It was in the evening, after supper, that Yves' mother solemnly recommended her son to my care. It was a trust that has endured until now.

She had understood, with her mother's instinct, that I was not what I appeared to be, and that I should be able to exercise over the destiny of her last son a very important influence.

"She says," translated her daughter, "that you are deceiving us, sir, and that Yves, too, is deceiving us to please you; that you are not one like ourselves. . . . And she asks, since you voyage together, if you will look after him."

Then the old woman began to tell me the story of Yves' father, a story which I had heard long before from Yves himself. I listened to it willingly, nevertheless, recited by this young girl, before the wide Breton fireplace where the flames danced over a beech log.

"She says that our father was a very handsome sailor, so handsome that no one in the country had ever seen so handsome a man walk the earth. He died, leaving thirteen of us, thirteen children. He died as many sailors of our country die. One Sunday when he had been drinking he put to sea at night in his boat, in spite of a strong wind that blew from the north-west, and he never returned. Like his sons, he was a man without fear; but his head was not good. . . ."

And the poor mother looked at her son Yves.
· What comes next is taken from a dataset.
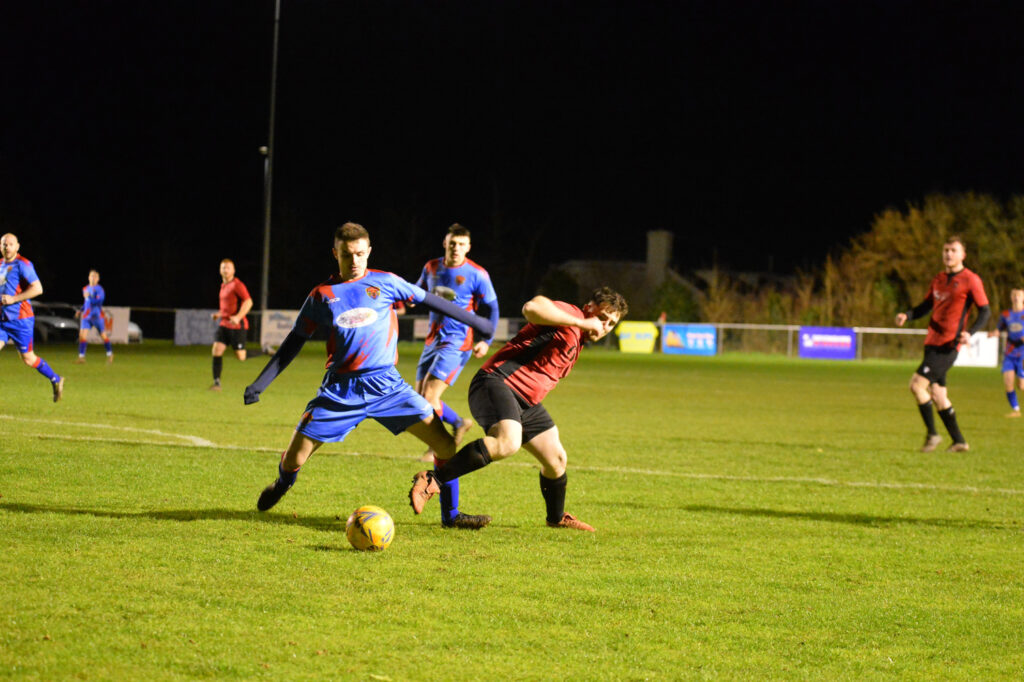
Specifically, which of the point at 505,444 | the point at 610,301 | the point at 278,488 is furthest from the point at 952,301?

"She says," continued the daughter, "that my parents lived at Saint Pol-de-Léon, in Finistère, that Yves was one year old, and that I was not yet born when our father died, that she then left Saint Pol and returned to Plouherzel in Goëlo, her native country. My father left his affairs in great disorder; almost all the money that at one time we had had been spent in the tavern, and my mother had no longer wherewithal to feed us. It was then that my two elder brothers, Gildas and Goulven, left to become ship-boys on ocean-going ships.

"We have not seen much of them in the country here since their departure, and yet it cannot be said that they have ceased to care about us. They many times surrendered their sailors' pay in order to help my mother to bring us up, us younger ones, Yves, my sister who is here, and me.

"But Goulven deserted, sir, more than fifteen years ago, in a fit of temper."

"They, too," said the old woman, "are handsome and brave sailors, their heart is true as gold. . . . But they have their father's head, and already they have taken to drinking heavily."